Your service worker file (e.g., sw.js) should be placed at the root of your website so that it can control the entire domain. Example content for sw.js:

self.addEventListener("push", function (event) {
  const data = event.data.json();
  self.registration.showNotification(data.title, {
    body: data.body,
    icon: "/icon.png",
  });
});

📌 At this point, Pushmatic library has completed its role. The next sections serve as tutorial.

⚛️ Using Pushmatic in a React Component

import { useState } from "react";
import Pushmatic from "pushmatic";

function PushButton() {
  const [subscribed, setSubscribed] = useState(false);

  function handleSubscribe() {
    Pushmatic.initializePushNotifications("/sw.js", {
      userVisibleOnly: true,
      applicationServerKey: "YOUR_PUBLIC_VAPID_KEY",
    })
      .then((subscription) => {
        console.log("Subscribed:", subscription);
        setSubscribed(true);
        sendSubscriptionToBackEnd(subscription);
      })
      .catch(console.error);
  }

  function sendSubscriptionToBackEnd(subscription) {
    return fetch("/api/save-subscription/", {
      method: "POST",
      headers: {
        "Content-Type": "application/json",
      },
      body: JSON.stringify(subscription),
    })
      .then((response) => {
        if (!response.ok) {
          throw new Error("Bad status code from server.");
        }
        return response.json();
      })
      .then((responseData) => {
        if (!(responseData.data && responseData.data.success)) {
          throw new Error("Bad response from server.");
        }
      });
  }

  return (
    <button onClick={handleSubscribe} disabled={subscribed}>
      {subscribed ? "Subscribed" : "Enable Notifications"}
    </button>
  );
}

export default PushButton;

⚠️ Some browsers (like Firefox and Safari) require that the notification permission request be made inside a short-lived user-generated event (e.g., a button click). Otherwise, the request will be blocked.
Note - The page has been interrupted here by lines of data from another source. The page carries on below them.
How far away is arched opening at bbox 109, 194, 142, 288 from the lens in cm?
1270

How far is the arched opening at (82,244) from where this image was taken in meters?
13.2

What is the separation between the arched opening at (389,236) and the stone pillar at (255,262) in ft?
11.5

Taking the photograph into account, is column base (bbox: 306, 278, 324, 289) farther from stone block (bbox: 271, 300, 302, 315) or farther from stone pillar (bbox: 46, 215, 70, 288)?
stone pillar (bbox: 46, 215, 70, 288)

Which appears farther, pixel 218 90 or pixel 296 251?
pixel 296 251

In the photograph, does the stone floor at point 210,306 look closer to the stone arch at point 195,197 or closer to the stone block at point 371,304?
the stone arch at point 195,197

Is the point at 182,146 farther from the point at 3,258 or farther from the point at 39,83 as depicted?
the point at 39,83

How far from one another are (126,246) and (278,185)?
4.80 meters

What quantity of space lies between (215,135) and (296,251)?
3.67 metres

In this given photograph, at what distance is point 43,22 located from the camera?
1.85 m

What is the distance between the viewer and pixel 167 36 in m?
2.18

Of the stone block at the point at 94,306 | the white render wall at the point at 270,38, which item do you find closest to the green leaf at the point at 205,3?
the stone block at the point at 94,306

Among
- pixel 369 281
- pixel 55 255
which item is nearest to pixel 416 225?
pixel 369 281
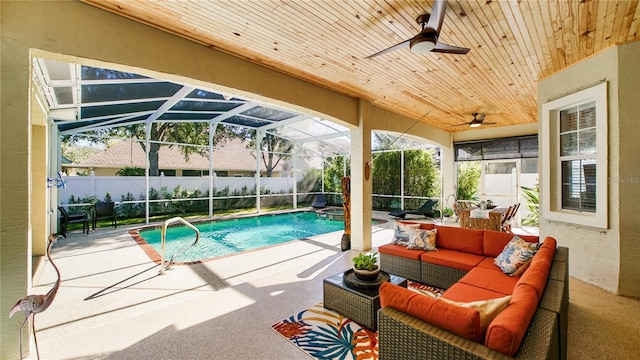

🌐 Using Pushmatic in Vanilla JavaScript

<button id="push-button">Enable Notifications</button>

<script type="module">
  import Pushmatic from "pushmatic";

  document.getElementById("push-button").addEventListener("click", () => {
    Pushmatic.initializePushNotifications("/sw.js", {
      userVisibleOnly: true,
      applicationServerKey: "YOUR_PUBLIC_VAPID_KEY",
    })
      .then((subscription) => {
        console.log("Subscribed:", subscription);
      })
      .catch(console.error);
  });
</script>

🌍 Server-Side: Saving Subscriptions and Sending Push Notifications

To send notifications from your server, use the web-push library.

Install web-push on your backend

npm install web-push

Storing User Subscriptions

Your backend should have an endpoint to save user subscriptions somewhere (e.g., a database):

const express = require("express");
const app = express();
app.use(express.json());

const subscriptions = [];

app.post("/api/save-subscription/", (req, res) => {
  const subscription = req.body;
  subscriptions.push(subscription);
  res.status(201).json({ data: { success: true } });
});

app.listen(3000, () => console.log("Server running on port 3000"));

Sending a Push Notification

const webpush = require("web-push");

const vapidKeys = {
  publicKey: "Your generated public key",
  privateKey: "Your generated private key",
};

webpush.setVapidDetails(
  "mailto:[email protected]",
  vapidKeys.publicKey,
  vapidKeys.privateKey
);

const payload = JSON.stringify({
  title: "Hello!",
  body: "This is a push notification.",
});

subscriptions.forEach((subscription) => {
  webpush
    .sendNotification(subscription, payload)
    .then(() => console.log("Push notification sent!"))
    .catch(console.error);
});

🔗 More details: Sending messages with Web Push libraries

🧪 Testing

Pushmatic uses Jest for unit testing. To run tests:

npm test

🛠 Contributing

Contributions are welcome! Feel free to open issues or submit pull requests.